═══ Extracted information

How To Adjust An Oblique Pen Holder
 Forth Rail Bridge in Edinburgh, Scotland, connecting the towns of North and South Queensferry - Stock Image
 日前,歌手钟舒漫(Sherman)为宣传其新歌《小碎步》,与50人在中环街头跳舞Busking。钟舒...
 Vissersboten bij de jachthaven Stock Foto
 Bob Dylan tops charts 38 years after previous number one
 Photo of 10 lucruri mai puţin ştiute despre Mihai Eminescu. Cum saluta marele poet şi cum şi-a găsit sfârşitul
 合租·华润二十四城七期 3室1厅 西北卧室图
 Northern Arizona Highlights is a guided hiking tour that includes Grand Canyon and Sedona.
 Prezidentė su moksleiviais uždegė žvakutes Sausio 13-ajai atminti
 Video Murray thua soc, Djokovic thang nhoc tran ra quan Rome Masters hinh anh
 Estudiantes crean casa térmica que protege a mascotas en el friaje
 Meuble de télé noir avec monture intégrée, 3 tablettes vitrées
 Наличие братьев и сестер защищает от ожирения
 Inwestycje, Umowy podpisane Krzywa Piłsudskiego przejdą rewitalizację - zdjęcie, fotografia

══════

◆ Prompt ◆
The answer should be an exact reproduction of all the entries.

◆ Task answer ◆
How To Adjust An Oblique Pen Holder
 Forth Rail Bridge in Edinburgh, Scotland, connecting the towns of North and South Queensferry - Stock Image
 日前,歌手钟舒漫(Sherman)为宣传其新歌《小碎步》,与50人在中环街头跳舞Busking。钟舒...
 Vissersboten bij de jachthaven Stock Foto
 Bob Dylan tops charts 38 years after previous number one
 Photo of 10 lucruri mai puţin ştiute despre Mihai Eminescu. Cum saluta marele poet şi cum şi-a găsit sfârşitul
 合租·华润二十四城七期 3室1厅 西北卧室图
 Northern Arizona Highlights is a guided hiking tour that includes Grand Canyon and Sedona.
 Prezidentė su moksleiviais uždegė žvakutes Sausio 13-ajai atminti
 Video Murray thua soc, Djokovic thang nhoc tran ra quan Rome Masters hinh anh
 Estudiantes crean casa térmica que protege a mascotas en el friaje
 Meuble de télé noir avec monture intégrée, 3 tablettes vitrées
 Наличие братьев и сестер защищает от ожирения
 Inwestycje, Umowy podpisane Krzywa Piłsudskiego przejdą rewitalizację - zdjęcie, fotografia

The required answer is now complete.